Extrait fourni:
===

Le tribunal est amené à constater que, dans le cadre de son argumentation relative à une prétendue violation de l’article 3, paragraphe (2), alinéa 2, du règlement Dublin III, le demandeur invoque surtout (i) le risque de subir en Espagne des mauvais traitements au sens des articles 3 de la CEDH et 4 de la Charte faute de pouvoir y disposer d’une perspective de prise en charge appropriée de ses droits les plus élémentaires et (ii) le risque d’y être refoulé vers son pays d’origine en violation de l’article 33 de la Convention de Genève.
S’agissant d’abord du risque allégué de Monsieur (A) de subir en Espagne des mauvais traitements au sens des articles 3 de la CEDH et 4 de la Charte en raison de la prétendue existence dans ce pays de défaillances systémiques au sein de la procédure d’asile, respectivement du système d’accueil espagnol, le tribunal est amené à rappeler que l’Espagne est tenue au respect, en tant que membre de l’Union européenne et signataire de ces conventions, des droits et libertés prévus par la CEDH, le Pacte international des droits civils et politiques ou la Convention torture, ainsi que du principe de non-refoulement prévu par la Convention de Genève et dispose a priori d’un système de recours efficace contre les violations de ces droits et libertés. Il y a encore lieu de souligner, dans ce contexte, que le système européen commun d’asile a été conçu dans un contexte permettant de supposer que l’ensemble des Etats y participant qu’ils soient Etats membres ou Etats tiers, respectent les droits fondamentaux, en ce compris les droits trouvant leur fondement dans la Convention de Genève, ainsi que dans la CEDH, et que les Etats membres peuvent s’accorder une confiance mutuelle à cet égard1. C’est précisément en raison de ce principe de confiance mutuelle que le législateur de l’Union a adopté le règlement Dublin III en vue de rationaliser le traitement des demandes d’asile et d’éviter l’engorgement du système par l’obligation, pour les autorités des Etats membres, de traiter des demandes multiples introduites par un même demandeur, d’accroître la sécurité juridique en ce qui concerne la détermination de l’Etat responsable du traitement de la demande d’asile et ainsi d’éviter le « forum shopping », l’ensemble ayant pour objectif 1 CJUE, 21 décembre 2011, N.S. c. Secretary of State for the Home Department, C-411/10, pt. 78.

===

Données:
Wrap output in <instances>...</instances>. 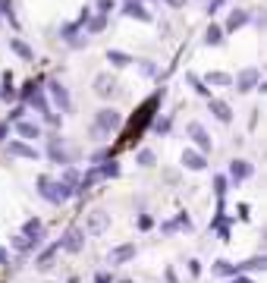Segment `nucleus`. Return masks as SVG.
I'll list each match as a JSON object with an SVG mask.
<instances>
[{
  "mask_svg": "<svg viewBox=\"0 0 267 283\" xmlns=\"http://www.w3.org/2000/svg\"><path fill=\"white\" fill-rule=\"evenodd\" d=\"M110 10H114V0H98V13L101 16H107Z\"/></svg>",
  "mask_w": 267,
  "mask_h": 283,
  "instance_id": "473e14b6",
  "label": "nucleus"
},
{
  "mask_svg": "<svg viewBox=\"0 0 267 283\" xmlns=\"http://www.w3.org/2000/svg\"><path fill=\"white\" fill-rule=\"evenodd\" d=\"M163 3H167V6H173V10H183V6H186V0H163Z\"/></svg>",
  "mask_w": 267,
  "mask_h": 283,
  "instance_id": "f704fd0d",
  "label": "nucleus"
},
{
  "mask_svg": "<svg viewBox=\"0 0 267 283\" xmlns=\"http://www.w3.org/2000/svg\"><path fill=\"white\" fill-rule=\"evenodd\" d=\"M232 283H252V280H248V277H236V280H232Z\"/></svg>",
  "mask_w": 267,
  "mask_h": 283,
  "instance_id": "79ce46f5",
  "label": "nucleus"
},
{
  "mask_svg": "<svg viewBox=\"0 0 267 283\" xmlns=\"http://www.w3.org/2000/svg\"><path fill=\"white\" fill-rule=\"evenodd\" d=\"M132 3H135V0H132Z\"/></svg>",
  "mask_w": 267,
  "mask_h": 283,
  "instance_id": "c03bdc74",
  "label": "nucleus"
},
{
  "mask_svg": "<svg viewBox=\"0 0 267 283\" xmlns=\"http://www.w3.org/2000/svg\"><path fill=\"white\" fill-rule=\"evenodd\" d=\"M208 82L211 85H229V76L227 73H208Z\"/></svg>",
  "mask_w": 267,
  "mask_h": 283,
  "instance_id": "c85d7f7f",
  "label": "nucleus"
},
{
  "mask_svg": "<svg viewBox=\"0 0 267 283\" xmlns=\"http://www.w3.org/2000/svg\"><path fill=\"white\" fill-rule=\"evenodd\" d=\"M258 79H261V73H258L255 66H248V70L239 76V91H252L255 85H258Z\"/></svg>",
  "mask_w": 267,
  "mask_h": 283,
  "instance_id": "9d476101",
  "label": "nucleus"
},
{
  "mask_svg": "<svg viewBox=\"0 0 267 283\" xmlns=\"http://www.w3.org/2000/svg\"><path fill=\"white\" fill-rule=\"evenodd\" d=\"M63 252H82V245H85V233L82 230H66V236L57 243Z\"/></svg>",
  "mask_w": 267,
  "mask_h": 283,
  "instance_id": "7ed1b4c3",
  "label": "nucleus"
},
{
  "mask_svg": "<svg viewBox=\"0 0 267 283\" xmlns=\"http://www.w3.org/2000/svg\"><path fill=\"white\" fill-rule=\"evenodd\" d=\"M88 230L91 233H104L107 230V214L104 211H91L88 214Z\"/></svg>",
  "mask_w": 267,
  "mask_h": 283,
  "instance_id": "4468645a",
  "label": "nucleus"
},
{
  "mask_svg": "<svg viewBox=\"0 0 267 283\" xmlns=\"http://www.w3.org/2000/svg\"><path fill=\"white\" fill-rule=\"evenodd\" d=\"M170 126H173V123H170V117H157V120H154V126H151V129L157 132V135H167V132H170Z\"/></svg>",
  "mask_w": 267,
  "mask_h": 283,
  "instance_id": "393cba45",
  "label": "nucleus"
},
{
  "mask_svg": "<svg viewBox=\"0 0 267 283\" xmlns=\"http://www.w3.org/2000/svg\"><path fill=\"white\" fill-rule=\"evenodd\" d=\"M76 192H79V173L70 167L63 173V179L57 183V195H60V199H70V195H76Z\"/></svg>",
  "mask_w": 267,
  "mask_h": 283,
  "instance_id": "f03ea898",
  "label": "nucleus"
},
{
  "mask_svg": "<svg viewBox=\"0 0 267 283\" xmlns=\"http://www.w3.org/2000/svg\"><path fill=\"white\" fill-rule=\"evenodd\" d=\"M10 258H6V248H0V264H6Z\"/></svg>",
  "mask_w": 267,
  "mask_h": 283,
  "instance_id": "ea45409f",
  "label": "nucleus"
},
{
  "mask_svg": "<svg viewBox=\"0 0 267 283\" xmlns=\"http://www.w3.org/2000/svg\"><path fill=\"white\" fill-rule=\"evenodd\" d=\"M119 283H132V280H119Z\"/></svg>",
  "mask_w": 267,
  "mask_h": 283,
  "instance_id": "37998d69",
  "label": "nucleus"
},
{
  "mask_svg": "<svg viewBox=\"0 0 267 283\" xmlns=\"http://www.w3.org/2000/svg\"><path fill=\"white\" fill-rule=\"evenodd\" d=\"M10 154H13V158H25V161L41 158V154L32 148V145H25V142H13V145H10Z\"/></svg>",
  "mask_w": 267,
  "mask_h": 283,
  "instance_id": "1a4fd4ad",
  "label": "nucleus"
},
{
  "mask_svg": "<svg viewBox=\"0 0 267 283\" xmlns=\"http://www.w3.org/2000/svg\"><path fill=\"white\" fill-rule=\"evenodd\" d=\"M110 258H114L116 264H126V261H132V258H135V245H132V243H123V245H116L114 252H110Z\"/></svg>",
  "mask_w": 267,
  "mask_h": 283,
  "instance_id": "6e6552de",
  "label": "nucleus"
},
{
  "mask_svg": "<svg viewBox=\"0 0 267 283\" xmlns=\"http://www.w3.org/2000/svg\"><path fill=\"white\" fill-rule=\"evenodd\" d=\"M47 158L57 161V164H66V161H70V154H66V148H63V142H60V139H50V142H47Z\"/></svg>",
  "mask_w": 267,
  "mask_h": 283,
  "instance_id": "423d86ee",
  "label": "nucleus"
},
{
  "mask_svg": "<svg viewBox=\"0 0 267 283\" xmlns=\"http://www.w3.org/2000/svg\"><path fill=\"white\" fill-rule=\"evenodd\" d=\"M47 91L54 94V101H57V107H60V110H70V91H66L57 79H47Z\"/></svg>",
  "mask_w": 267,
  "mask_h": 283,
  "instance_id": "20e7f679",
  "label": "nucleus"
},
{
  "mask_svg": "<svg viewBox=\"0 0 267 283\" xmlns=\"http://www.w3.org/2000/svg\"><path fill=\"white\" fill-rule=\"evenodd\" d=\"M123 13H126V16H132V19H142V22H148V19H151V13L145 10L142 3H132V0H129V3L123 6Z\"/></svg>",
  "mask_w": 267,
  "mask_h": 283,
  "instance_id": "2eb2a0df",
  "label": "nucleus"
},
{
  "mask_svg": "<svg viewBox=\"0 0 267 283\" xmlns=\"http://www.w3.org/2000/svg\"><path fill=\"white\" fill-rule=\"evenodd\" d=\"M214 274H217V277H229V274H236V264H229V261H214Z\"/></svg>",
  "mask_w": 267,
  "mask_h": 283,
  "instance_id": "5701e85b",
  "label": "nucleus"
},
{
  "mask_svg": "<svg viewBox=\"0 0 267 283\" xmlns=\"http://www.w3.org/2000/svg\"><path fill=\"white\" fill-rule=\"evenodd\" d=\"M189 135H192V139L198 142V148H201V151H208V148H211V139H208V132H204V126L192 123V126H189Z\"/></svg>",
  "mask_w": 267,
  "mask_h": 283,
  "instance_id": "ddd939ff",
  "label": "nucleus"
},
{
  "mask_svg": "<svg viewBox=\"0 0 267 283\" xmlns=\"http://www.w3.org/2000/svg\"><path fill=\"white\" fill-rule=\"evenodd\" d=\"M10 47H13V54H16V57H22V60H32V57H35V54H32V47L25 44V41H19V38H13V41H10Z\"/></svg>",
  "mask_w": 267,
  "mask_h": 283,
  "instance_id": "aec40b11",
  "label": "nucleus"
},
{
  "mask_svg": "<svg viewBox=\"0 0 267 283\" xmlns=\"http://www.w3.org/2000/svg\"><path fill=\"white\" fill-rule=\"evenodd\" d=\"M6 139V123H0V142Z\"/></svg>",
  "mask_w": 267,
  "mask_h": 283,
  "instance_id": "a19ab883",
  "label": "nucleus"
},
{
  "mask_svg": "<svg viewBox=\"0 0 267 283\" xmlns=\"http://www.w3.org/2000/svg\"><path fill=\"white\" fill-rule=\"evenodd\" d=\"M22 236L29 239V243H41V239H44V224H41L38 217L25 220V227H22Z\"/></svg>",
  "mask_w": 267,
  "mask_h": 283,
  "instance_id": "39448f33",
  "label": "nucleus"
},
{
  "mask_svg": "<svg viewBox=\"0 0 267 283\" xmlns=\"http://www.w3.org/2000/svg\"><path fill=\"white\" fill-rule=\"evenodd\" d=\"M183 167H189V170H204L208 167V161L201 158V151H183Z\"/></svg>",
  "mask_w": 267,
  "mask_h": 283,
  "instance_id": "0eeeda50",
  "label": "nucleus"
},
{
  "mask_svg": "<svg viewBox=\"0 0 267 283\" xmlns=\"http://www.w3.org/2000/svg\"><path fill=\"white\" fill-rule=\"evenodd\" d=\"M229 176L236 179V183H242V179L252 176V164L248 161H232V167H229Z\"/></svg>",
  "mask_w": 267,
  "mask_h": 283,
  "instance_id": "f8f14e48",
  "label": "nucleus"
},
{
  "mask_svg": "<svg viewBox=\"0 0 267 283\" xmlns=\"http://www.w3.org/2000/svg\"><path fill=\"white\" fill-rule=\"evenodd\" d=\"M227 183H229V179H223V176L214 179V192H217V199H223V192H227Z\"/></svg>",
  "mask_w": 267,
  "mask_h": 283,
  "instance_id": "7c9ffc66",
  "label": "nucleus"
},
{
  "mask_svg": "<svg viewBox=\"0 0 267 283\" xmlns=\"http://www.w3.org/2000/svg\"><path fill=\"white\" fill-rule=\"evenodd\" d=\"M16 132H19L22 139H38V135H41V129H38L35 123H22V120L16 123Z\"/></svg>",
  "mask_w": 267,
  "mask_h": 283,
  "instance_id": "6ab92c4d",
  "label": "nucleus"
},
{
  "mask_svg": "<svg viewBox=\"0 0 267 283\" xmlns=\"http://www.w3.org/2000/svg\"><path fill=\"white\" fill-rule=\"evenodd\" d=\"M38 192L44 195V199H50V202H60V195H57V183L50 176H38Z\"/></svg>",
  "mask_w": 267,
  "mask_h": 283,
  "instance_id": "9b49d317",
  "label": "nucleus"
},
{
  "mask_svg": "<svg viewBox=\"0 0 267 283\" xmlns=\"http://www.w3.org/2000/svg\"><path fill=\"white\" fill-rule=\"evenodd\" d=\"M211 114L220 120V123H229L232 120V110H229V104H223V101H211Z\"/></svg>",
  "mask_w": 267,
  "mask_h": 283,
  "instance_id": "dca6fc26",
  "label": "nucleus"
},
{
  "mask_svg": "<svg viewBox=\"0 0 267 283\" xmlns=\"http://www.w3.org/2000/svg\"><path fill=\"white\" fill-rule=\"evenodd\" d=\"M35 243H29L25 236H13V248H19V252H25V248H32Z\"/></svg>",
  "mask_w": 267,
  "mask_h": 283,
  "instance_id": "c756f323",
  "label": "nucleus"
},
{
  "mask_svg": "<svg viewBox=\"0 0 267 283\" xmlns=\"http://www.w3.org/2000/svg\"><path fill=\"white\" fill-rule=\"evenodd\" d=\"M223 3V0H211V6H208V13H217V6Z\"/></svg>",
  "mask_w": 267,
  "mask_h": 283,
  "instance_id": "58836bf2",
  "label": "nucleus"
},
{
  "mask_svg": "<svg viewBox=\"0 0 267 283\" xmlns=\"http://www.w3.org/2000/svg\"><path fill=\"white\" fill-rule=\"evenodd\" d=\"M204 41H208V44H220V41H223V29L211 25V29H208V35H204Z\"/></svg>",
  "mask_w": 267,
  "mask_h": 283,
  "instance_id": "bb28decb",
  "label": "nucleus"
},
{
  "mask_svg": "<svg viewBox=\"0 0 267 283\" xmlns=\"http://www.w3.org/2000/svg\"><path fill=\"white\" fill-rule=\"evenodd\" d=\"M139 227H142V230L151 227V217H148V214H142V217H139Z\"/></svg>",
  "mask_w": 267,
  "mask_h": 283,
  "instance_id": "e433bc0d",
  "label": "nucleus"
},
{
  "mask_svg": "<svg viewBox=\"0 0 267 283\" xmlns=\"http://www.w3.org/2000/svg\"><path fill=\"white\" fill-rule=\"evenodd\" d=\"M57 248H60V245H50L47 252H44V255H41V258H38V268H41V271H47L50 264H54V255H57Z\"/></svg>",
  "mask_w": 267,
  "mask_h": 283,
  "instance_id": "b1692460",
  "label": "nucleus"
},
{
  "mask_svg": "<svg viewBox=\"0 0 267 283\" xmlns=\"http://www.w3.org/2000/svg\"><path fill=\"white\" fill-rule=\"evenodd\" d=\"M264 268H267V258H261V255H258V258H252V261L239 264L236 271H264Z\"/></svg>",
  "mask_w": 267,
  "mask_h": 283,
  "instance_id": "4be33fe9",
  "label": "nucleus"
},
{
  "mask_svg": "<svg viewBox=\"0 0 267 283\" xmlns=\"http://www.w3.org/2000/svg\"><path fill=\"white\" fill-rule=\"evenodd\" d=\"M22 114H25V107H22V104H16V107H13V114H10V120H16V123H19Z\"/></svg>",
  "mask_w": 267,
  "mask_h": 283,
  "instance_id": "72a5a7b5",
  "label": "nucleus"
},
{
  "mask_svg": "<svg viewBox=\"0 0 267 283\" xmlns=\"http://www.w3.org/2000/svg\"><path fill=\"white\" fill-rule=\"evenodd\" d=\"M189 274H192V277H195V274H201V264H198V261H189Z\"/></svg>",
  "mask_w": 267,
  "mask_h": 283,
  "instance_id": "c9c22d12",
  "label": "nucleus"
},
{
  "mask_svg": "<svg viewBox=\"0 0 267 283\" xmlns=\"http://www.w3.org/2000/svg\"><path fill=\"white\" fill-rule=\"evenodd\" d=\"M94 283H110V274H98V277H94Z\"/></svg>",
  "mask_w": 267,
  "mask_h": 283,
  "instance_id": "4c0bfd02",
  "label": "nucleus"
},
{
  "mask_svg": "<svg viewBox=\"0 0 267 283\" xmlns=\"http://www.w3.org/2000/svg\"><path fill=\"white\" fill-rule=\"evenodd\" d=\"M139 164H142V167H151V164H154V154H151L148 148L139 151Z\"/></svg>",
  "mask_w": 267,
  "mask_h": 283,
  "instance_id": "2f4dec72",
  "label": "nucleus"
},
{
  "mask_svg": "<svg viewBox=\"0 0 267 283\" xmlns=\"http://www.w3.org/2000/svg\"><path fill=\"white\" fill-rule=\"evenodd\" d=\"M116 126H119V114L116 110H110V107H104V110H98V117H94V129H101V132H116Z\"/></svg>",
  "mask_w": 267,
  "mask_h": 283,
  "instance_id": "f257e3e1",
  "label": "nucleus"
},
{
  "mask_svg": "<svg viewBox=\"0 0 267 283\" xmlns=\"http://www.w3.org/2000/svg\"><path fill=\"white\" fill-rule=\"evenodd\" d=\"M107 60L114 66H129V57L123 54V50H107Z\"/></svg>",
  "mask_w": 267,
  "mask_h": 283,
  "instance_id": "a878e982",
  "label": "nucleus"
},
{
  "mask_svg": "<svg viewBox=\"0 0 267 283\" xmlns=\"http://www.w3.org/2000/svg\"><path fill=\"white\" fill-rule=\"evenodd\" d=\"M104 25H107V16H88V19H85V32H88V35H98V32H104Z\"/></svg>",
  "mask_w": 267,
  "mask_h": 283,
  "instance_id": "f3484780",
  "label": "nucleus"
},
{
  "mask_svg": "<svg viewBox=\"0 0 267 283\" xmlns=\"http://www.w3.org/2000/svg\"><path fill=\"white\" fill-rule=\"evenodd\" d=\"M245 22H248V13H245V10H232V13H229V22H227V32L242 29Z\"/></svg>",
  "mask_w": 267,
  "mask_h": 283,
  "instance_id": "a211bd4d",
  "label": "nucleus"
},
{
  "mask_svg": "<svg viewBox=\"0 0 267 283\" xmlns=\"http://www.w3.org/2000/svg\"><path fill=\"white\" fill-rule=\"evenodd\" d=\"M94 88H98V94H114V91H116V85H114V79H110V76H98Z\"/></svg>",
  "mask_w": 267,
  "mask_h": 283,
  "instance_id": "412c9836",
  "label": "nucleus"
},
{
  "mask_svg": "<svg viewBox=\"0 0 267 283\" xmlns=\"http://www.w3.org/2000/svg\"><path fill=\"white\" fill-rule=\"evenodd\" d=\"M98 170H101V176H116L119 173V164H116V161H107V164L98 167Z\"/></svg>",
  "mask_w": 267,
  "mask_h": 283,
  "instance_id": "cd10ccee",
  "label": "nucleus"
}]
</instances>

===

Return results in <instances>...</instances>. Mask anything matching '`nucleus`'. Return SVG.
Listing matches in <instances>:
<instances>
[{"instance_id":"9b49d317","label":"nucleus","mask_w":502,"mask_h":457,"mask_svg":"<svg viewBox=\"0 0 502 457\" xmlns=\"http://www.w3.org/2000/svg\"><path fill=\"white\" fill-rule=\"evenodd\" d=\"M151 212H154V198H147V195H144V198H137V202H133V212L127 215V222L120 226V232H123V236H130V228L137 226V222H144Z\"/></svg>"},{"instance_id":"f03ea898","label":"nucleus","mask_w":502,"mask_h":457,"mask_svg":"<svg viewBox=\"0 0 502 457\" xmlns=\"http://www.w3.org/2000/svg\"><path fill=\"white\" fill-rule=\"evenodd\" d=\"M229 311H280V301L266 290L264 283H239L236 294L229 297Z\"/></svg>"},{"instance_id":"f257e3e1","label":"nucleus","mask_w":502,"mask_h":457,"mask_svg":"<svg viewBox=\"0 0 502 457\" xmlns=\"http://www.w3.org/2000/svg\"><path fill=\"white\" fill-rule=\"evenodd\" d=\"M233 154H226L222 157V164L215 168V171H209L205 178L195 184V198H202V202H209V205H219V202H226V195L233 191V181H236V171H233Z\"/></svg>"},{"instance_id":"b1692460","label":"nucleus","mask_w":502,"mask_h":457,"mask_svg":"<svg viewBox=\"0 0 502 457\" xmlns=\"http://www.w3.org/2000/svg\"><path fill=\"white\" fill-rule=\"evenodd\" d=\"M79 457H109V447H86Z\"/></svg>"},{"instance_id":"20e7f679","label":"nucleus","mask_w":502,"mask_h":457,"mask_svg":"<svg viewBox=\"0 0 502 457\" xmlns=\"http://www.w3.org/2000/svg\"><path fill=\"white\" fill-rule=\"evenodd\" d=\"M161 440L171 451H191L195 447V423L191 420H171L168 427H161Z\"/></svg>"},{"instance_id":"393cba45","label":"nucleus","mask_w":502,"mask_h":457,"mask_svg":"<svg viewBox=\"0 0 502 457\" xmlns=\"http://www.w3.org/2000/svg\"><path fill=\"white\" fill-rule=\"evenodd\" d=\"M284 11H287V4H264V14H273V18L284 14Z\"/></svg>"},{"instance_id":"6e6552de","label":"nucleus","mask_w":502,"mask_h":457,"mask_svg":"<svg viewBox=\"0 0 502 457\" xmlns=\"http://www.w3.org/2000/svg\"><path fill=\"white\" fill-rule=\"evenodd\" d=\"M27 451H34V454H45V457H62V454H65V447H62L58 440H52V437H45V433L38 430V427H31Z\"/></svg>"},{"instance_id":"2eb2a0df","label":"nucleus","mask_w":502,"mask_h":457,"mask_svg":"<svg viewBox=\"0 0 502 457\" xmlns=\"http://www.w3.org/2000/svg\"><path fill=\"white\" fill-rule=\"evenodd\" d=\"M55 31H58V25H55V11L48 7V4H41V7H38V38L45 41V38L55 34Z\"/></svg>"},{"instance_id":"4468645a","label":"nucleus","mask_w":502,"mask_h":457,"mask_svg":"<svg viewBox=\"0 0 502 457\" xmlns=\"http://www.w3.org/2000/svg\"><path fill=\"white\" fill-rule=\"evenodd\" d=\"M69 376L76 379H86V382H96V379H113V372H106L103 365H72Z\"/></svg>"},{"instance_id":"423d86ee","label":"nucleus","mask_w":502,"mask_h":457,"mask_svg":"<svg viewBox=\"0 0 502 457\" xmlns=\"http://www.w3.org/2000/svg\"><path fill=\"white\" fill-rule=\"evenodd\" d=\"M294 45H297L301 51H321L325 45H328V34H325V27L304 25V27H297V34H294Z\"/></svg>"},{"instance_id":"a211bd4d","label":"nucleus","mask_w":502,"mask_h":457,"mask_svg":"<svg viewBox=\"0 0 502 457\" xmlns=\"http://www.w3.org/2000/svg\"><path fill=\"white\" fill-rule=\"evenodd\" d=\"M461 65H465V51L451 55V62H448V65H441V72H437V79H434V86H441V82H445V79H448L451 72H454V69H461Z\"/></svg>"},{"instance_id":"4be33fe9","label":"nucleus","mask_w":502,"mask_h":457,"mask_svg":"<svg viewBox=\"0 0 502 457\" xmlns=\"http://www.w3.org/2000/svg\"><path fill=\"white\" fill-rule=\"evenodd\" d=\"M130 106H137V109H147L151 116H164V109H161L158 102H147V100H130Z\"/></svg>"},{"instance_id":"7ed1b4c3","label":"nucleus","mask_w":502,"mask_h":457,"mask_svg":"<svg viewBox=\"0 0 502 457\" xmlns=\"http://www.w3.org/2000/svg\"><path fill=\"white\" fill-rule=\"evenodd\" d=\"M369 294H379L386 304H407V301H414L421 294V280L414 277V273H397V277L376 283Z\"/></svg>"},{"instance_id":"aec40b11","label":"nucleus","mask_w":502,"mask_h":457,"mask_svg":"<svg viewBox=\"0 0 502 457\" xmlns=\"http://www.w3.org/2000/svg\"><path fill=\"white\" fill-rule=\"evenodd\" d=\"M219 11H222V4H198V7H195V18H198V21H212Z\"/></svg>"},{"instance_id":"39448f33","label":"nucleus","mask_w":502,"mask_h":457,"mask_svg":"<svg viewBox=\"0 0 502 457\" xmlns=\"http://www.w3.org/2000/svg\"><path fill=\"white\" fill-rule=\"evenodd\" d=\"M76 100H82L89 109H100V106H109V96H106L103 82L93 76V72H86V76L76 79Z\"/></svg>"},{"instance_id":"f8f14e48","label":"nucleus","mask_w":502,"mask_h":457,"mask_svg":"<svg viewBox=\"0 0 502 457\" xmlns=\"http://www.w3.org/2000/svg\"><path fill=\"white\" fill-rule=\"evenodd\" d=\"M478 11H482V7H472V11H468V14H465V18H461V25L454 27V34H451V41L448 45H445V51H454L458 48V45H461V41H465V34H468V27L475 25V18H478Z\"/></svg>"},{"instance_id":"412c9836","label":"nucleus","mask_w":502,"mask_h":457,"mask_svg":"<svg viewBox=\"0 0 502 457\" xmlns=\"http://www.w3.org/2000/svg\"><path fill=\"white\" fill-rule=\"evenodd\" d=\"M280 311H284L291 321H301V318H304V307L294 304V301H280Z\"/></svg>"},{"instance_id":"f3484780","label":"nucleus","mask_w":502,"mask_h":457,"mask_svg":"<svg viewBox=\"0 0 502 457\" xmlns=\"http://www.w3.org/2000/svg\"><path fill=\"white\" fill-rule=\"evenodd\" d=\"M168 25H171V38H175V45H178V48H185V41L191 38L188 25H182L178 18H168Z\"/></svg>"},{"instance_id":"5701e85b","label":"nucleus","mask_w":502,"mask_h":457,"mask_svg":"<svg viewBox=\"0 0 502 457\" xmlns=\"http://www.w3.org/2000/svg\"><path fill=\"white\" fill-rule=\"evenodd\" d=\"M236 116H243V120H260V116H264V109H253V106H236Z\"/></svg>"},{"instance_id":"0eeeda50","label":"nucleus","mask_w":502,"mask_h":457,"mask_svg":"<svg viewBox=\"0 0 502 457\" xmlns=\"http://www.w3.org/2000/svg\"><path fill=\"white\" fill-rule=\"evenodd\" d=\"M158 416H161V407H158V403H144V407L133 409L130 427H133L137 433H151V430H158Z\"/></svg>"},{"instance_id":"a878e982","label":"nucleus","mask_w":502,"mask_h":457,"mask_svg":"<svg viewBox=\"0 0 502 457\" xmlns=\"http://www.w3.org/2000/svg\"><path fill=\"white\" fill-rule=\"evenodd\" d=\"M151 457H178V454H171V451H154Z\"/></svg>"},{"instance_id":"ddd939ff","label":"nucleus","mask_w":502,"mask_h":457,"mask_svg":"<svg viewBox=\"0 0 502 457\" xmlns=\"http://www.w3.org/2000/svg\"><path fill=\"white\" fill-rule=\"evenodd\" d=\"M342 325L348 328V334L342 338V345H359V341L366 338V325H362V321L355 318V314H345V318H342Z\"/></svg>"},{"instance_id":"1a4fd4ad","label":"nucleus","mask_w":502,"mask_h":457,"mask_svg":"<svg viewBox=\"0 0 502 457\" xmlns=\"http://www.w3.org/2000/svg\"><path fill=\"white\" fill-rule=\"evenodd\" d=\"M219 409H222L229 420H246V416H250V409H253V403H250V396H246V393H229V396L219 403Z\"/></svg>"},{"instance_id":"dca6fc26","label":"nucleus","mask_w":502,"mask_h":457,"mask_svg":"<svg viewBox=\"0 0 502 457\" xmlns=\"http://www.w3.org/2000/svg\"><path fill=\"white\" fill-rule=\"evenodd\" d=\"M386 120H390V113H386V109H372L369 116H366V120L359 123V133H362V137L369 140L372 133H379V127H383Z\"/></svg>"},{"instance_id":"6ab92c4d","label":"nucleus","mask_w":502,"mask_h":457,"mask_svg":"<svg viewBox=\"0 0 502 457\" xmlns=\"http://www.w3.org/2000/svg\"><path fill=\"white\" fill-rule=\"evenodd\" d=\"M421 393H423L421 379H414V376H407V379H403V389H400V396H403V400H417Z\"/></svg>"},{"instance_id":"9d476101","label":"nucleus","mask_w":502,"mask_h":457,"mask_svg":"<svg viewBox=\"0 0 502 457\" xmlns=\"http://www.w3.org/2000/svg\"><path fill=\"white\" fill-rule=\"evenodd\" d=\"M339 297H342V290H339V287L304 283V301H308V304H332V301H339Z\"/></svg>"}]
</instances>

===

Tâche à réaliser:
Transcrivez sans rien changer le passage de l'extrait fourni qui s'ouvre sur les mots contenant « Le tribunal est amené à constater » et se referme sur « Convention de Genève. ».

Tâche accomplie:
Le tribunal est amené à constater que, dans le cadre de son argumentation relative à une prétendue violation de l’article 3, paragraphe (2), alinéa 2, du règlement Dublin III, le demandeur invoque surtout (i) le risque de subir en Espagne des mauvais traitements au sens des articles 3 de la CEDH et 4 de la Charte faute de pouvoir y disposer d’une perspective de prise en charge appropriée de ses droits les plus élémentaires et (ii) le risque d’y être refoulé vers son pays d’origine en violation de l’article 33 de la Convention de Genève.